-- 課題文 --
-*-*-
休館について
…先日西洋美術館のホームページを見たところ、館内施設整備のため2020年10月19日から2022年春(予定)まで約1年半に渡り全館休館とのお知らせが掲載されていたため、しばらく見られなくなる前にと思って常設展を見に行きました。お馴染みの作品もあれば初めて目にする作品もありましたが、改めて見応えのあるコレクションだと実感しました。
…常設展は当日券での入場になります。館内の展示作品は撮影可能(寄託作品は撮影できないようです)で、所要時間は2時間半程度でした。
感想
…西洋美術館の代名詞と言ったらロダン《考える人》ですね。
-*-*-
-- 取り組む課題 --
西洋美術館の常設展を見に行ったことを書いた文章を、最後の文の後から書き進めなさい。 この後に続く記録は、西洋美術館の常設展を見に行ったことを書いた文章とは関係がありません。
-*-*-
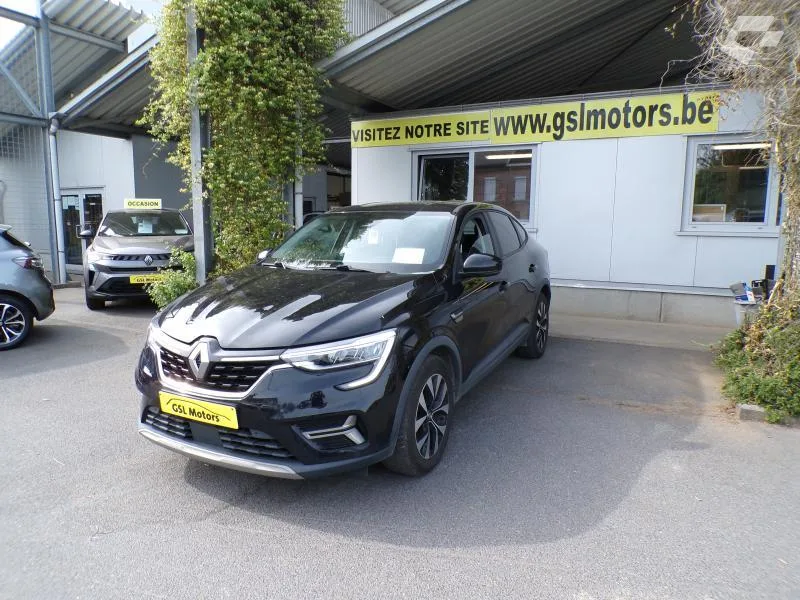 Renault Arkana 2023 — photo 1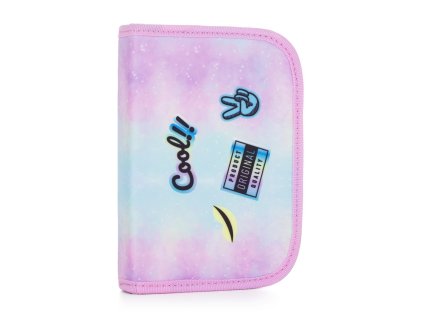 Peračník 1 p. 2 chlopne, prázdny OXY NEXT Rainbow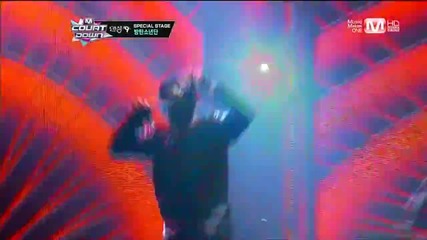 130704 Bts - Dance Break & No More Dream @ Mcountdown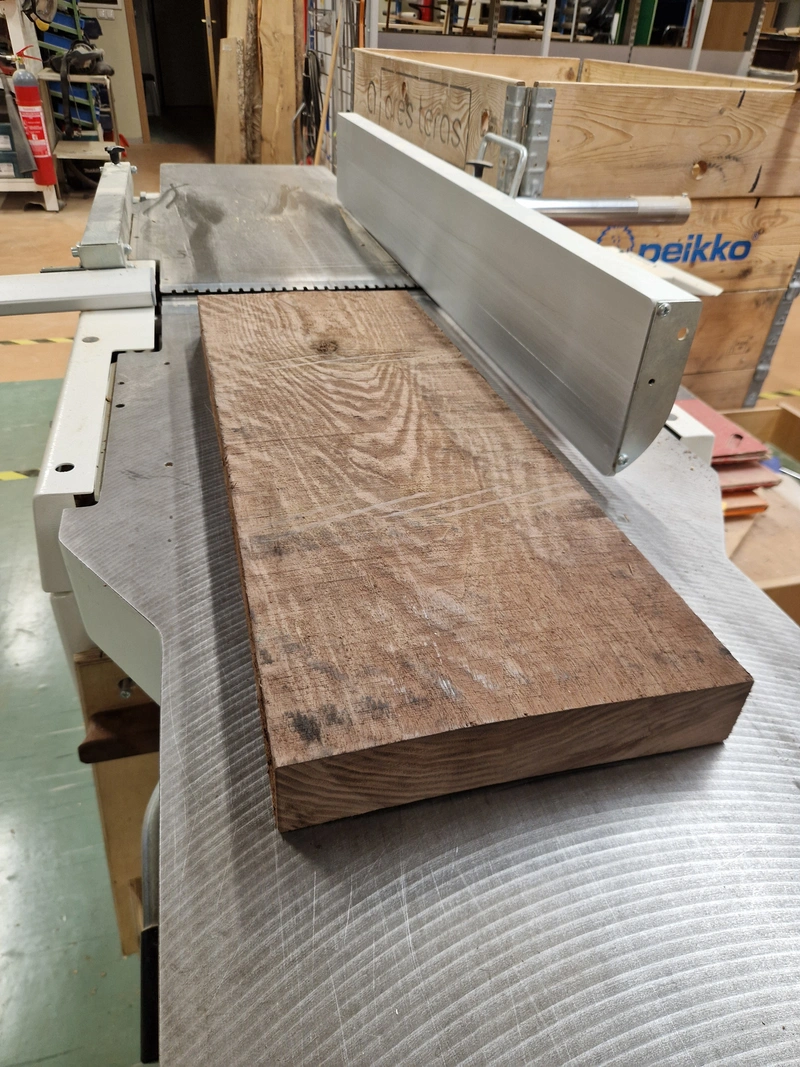 Credenza — Joinery Sliding doors (1)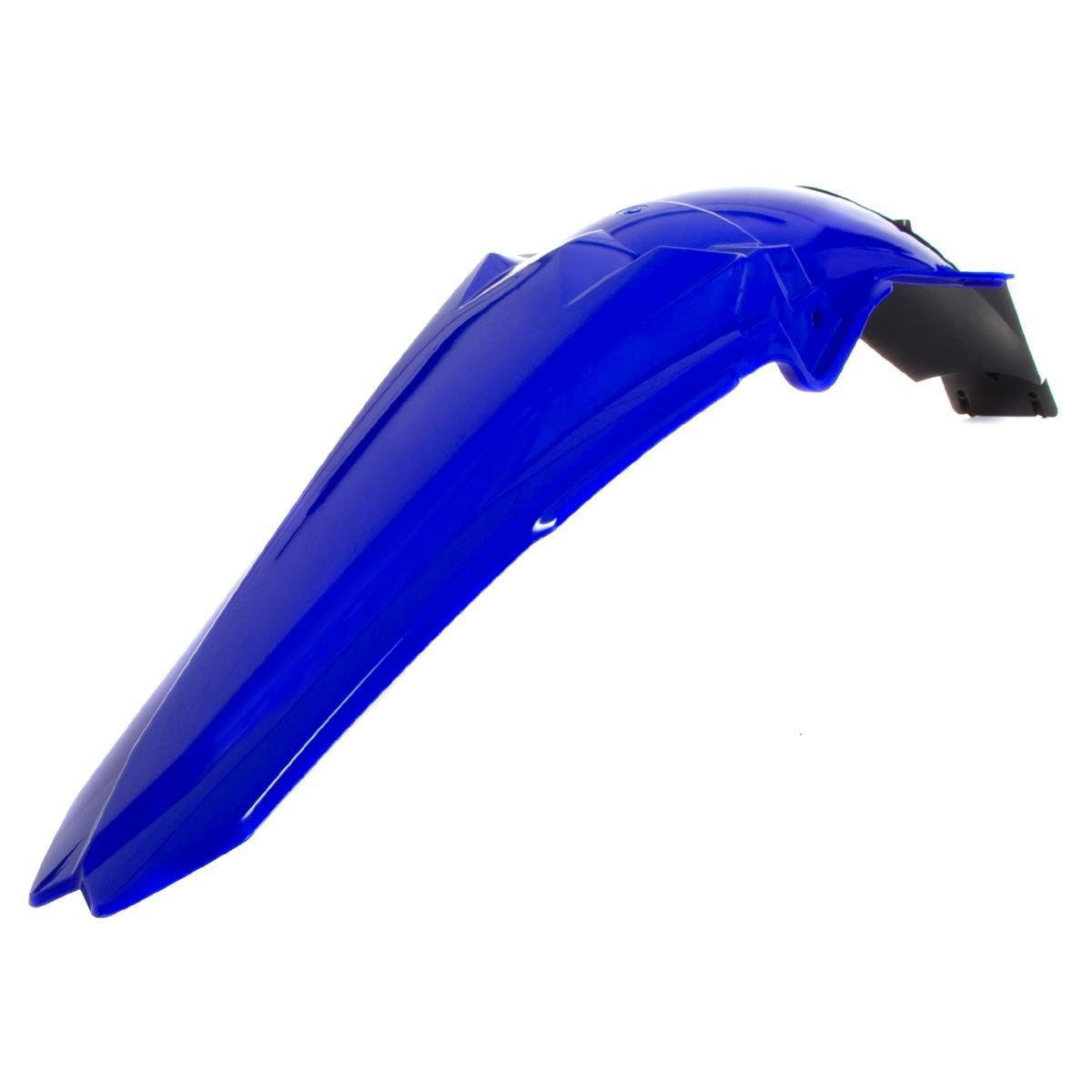 Acerbis Rear Fender  Yamaha YZF450 10-13, Blue/Black, With Shock Cover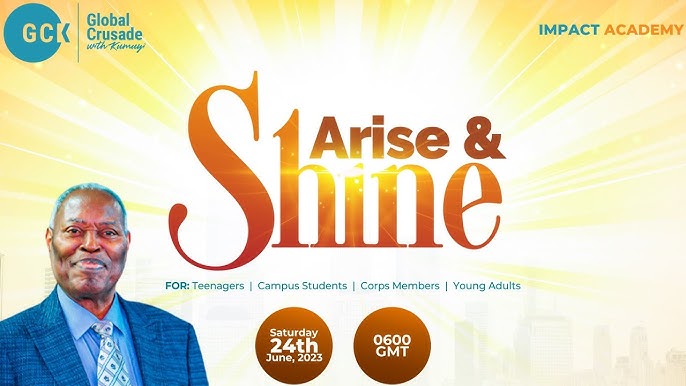 Shining with All-Round Excellence through Christ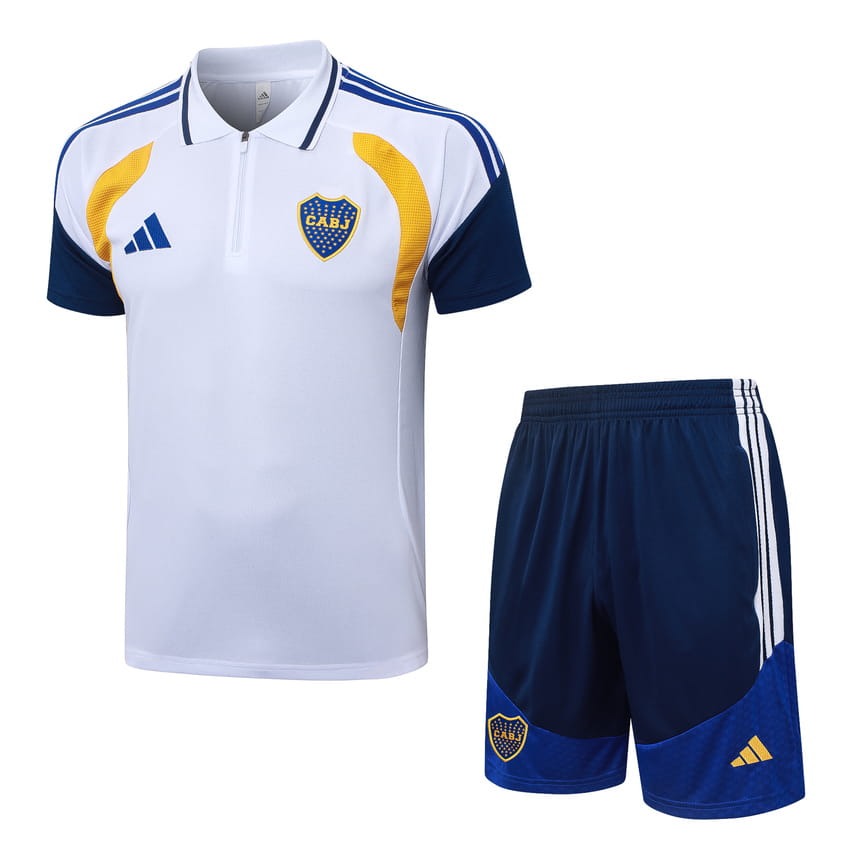 POLO BOCA JUNIOR 2026/2027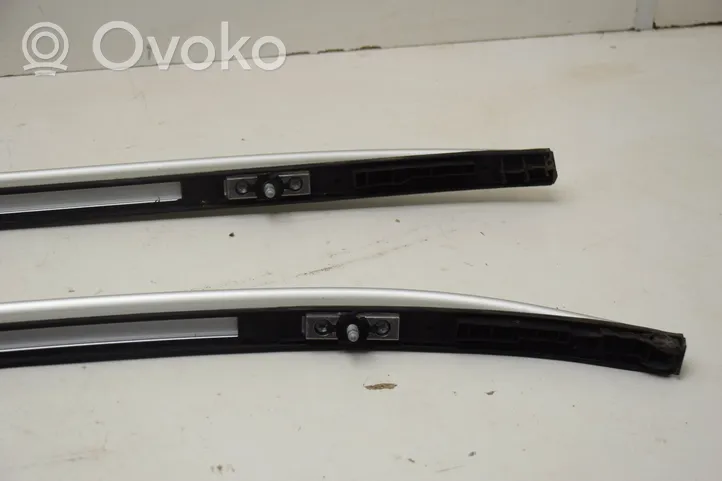 BMW X1 F48 F49 Barre trasversali porta tutto su “corna” 7356434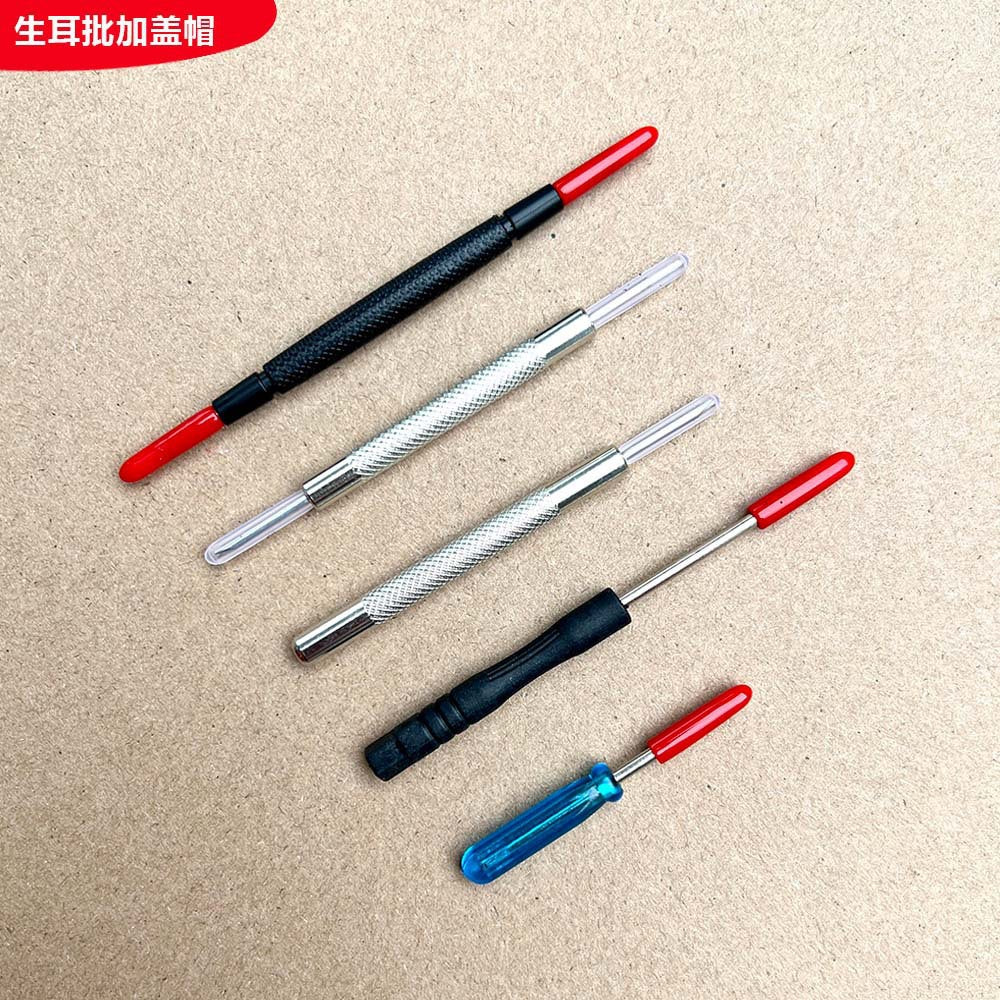 All-Metal Double-Headed Ear File, Watch Strap Disassembly Tool, Watch Strap Replacement, Fine Ear File, Watch Adjuster, Wholesale Ready Stock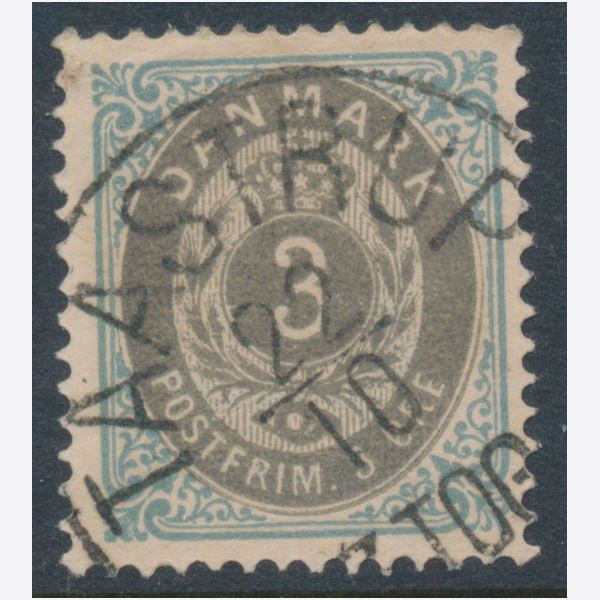 Danmark 1875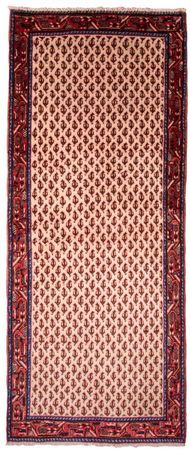 Runner Perser Rug - Mir - 183 x 73 cm - beige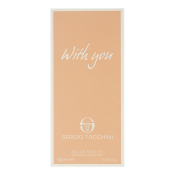 Sergio Tacchini With You тоалетна вода за жени 100 ml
-*-*-
-- 解答 --
…新収蔵作品としてクラーナハ(父)《ホロフェルネスの首を持つユディト》(1530年頃)が展示されていました。「クラーナハ展」(2016~2017年)の後、2018年度に購入された作品なんですね。近くにはティツィアーノ《洗礼者聖ヨハネの首を持つサロメ》(1560~70年頃)も展示されていました。クラーナハの描く華奢なユディトとティツィアーノの豊満なサロメが対照的ですが、男性、そして鑑賞者を誘惑し破滅させて勝ち誇る妖しく官能的な目の表情には相通じるものが感じられます。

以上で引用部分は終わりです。